Middle East carriers restore flights after conflict
Major airlines based in the Middle East are quietly returning to business after the war disrupted flights, with Iranian drone and missile attacks leading to airport closures and route changes across the Gulf, Reuters reports.
According to aircraft tracking website FlightRadar24, the number of flights operated by the major Gulf carriers has reached approximately 82% of the level recorded on February 27, the day before the conflict began. Gulf Air and Kuwait Airways have exceeded 100% of that level in recent days, CE Report quotes AGERPRES.
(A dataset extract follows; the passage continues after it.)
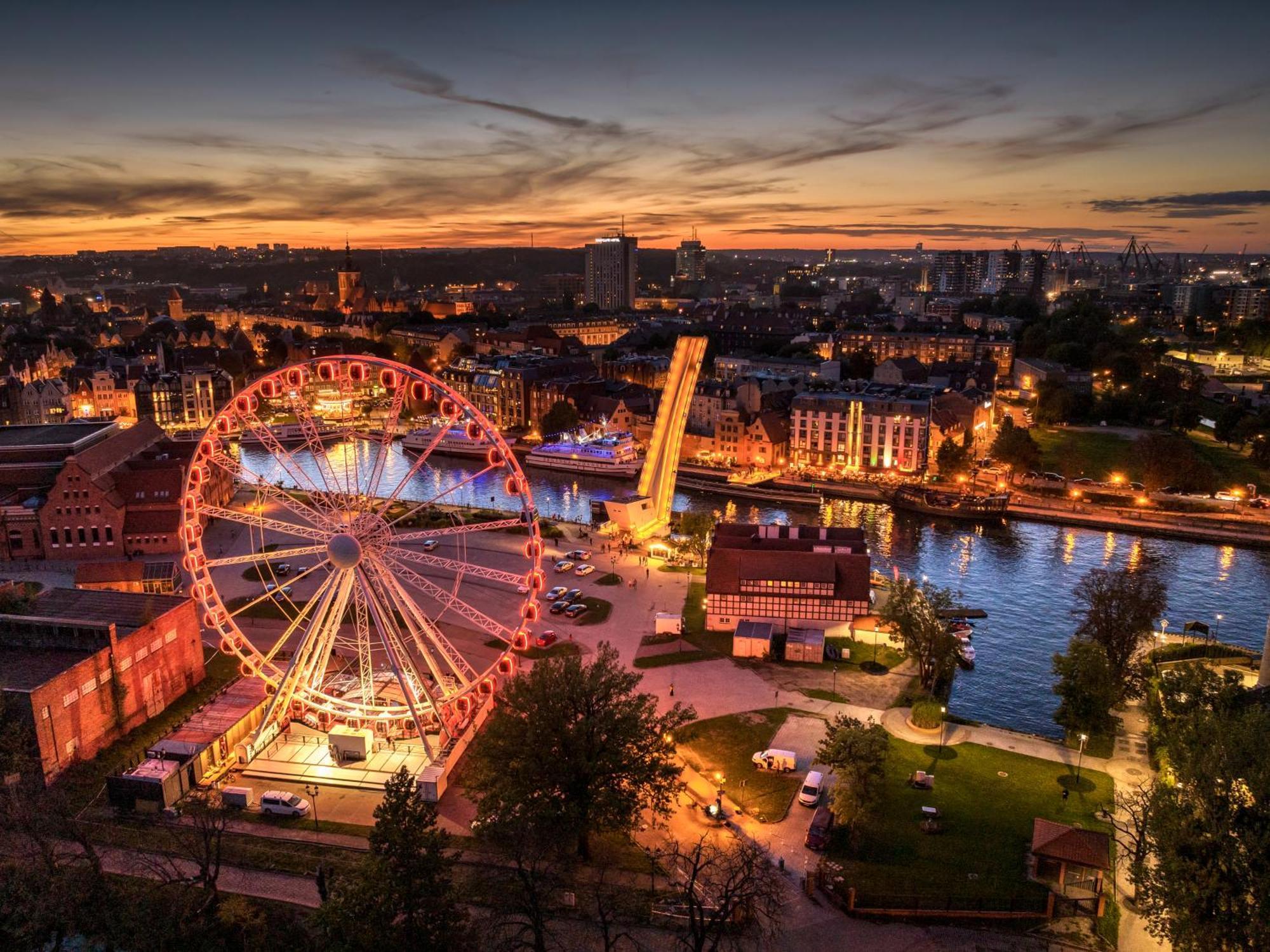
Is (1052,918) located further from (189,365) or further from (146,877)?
(189,365)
Emirates, Qatar Airways, and Etihad—the region's three largest carriers—are now operating at or close to 90% of their pre-conflict levels. Just a month ago, Etihad and Qatar Airways were at only 40%-50%. Emirates, which spent heavily to maintain flight continuity, has long operated at a higher level.
On Wednesday evening, the U.S. and Iranian presidents each signed a memorandum of understanding remotely, providing for a ceasefire, the lifting of the U.S. blockade on Iranian ports, and the reopening of the Strait of Hormuz.
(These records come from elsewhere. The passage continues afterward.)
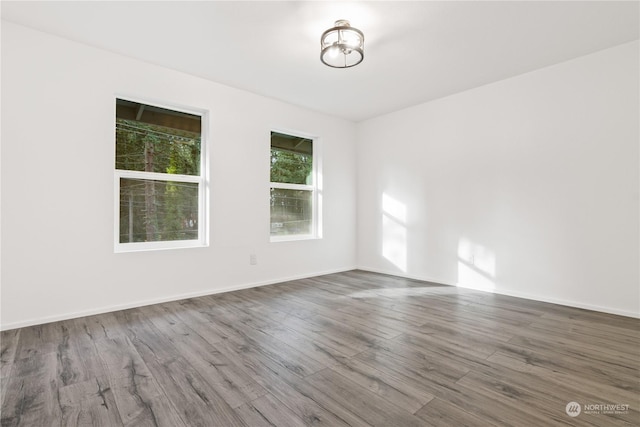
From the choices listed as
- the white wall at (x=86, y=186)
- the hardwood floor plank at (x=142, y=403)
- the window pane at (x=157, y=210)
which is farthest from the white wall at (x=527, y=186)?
the hardwood floor plank at (x=142, y=403)

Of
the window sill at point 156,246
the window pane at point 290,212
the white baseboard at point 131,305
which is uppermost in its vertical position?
the window pane at point 290,212

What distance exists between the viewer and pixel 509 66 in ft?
10.8

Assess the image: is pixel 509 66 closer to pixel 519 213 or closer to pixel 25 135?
pixel 519 213

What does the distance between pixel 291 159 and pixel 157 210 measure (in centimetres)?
201

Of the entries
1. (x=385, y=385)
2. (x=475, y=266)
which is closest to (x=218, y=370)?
(x=385, y=385)

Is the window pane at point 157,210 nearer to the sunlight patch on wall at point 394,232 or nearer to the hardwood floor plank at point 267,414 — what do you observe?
the hardwood floor plank at point 267,414

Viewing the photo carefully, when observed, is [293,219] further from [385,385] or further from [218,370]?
[385,385]

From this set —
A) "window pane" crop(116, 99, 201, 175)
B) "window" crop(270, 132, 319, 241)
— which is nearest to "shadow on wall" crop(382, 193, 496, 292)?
"window" crop(270, 132, 319, 241)

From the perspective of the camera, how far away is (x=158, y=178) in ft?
11.0

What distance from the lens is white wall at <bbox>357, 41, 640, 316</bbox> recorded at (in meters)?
2.89

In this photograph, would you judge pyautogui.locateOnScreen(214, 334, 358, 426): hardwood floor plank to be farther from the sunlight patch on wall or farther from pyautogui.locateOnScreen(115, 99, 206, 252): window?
the sunlight patch on wall

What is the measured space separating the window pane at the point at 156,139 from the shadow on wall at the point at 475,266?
3486mm

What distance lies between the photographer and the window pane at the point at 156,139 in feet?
10.4

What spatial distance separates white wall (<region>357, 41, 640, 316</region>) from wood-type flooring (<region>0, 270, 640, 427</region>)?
0.51 m
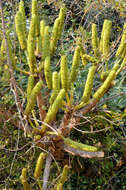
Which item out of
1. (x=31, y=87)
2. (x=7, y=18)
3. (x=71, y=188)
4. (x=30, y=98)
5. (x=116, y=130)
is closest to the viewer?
(x=30, y=98)

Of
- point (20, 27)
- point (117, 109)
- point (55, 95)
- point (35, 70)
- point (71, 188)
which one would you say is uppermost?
point (20, 27)

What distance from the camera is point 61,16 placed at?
1725 mm

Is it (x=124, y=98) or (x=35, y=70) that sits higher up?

The closure of this strategic waterway since late February, through which roughly one-fifth of the world's oil normally passes, caused oil prices to surge. News of the U.S.-Iran agreement triggered a sharp decline in prices beginning on Monday.
The outlook for Gulf airlines now appears significantly brighter. The end of hostilities is expected to reopen the region's airspace, allowing carriers to fully restore operations, according to James Halstead of Aviation Strategy.
Drone attacks had forced Gulf flights to be rerouted, increasing security concerns and restricting traffic to a limited number of safe air corridors.
For the most part, airlines from Europe and Asia suspended flights to the region, and many travel warnings remain in place. This week, Australia eased its travel advisories for several Middle Eastern countries. Meanwhile, the European Union Aviation Safety Agency (EASA) has maintained its warnings due to ongoing risks linked to the conflict.
EASA told Reuters it would consider the latest developments when reassessing its recommendations for the region but added that "it is still too early to determine whether the de-escalation will lead to a sustained reduction in risks for civil aviation."
In recent years, the oil-rich Gulf states have made significant efforts to strengthen their role as global transportation hubs and tourism destinations, investing heavily in hotels, airports, and major events. A full lifting of flight restrictions would support stronger economic growth across the region.
The International Air Transport Association (IATA), which represents more than 370 airlines accounting for about 85% of global air traffic, said in its annual report on Sunday that it expects the industry to post a combined net profit of $23 billion in 2026. This is well below an earlier forecast of roughly $41 billion and down from $45 billion in 2025.
The revised outlook highlights airlines' vulnerability to geopolitical shocks and fuel-price volatility, even as passenger demand remains resilient, aircraft continue to fly with higher load factors, and combined industry revenues are expected to exceed $1.1 trillion.
IATA expects airline fuel costs to rise to around $350 billion this year, up from approximately $252 billion in 2025, with fuel accounting for nearly one-third of operating expenses.